The one movie Guillermo del Toro will always regret turning down: “Now and then I go, ‘Oh, fuck'”
Even though he’s worked almost exclusively in horror, fantasy, and sci-fi, three genres that don’t typically find themselves drowning in awards season recognition, Guillermo del Toro has evolved into an Oscars darling, something that seemed unimaginable when he was directing Blade II and Pacific Rim.
As well as being the only person in history to win Academy Awards for ‘Best Picture’, ‘Best Director’, and ‘Best Animated Feature’, the filmmaker’s lifelong passion project, Frankenstein, gave him his seventh and eighth individual nominations, which have been split across five categories to underline his versatility.
He’s never been the kind of auteur to actively chase accolades, and he must have been more surprised than anyone that The Shape of Water notched 13 nominations in total, when he said that he “had no idea that anyone wanted to see the fish get funky.” They did, Guillermo, and so did the Academy, apparently.
Frankenstein was his 13th feature in the 32 years since he made his debut with 1992’s Cronos, and while averaging a new film every two and a half years or so isn’t a bad return, del Toro would have been a lot more prolific if he’d made even a fraction of the flicks he was announced to be directing that never happened.
At the Mountains of Madness is the most notable, but for various reasons, he’s also picked up and dropped The Hobbit, the concluding chapter in his Hellboy trilogy, The Wind in the Willows, The Creature from the Black Lagoon, The Haunted Mansion, and many, many, many more.

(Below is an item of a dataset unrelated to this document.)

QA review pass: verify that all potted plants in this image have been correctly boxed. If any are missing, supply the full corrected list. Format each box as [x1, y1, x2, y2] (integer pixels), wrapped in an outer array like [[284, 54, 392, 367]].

He isn’t one for harbouring regrets, though, even if there is one exception, as there usually tends to be.
During an appearance at the Annecy International Animation Film Festival, del Toro was asked if there were any movies he’d been offered that he regretted turning down. Surprisingly, given how many he’s flirted with over the decades, there was only a solitary answer: “The only one is Harry Potter,” he said. “Now and then, I go, ‘Oh, fuck.'”
He’d already explained his reasons before for rejecting the franchise’s third instalment, The Prisoner of Azkaban, explaining to MTV that he “saw them as deeper, more creaky, more corroded” stories, whereas Chris Columbus’ first two films “were so bright and happy and full of light that I wasn’t interested.”
Ironically, not only did one of his close friends and fellow member of the ‘Three Amigos’, Alfonso Cuarón, end up with the gig, but he contemplated turning it down until del Toro convinced him otherwise, with the latter recalling how the former called him “such a fucking arrogant bastard” for dismissing the offer without having read the books.
Had del Toro helmed The Prisoner of Azkaban, it may not have turned out too differently from Cuarón’s take on the material; after all, it’s widely regarded as the best in the eight-film series, and blending dark fantasy with lavish production design has become his signature, which is probably why it’s the only one he regrets.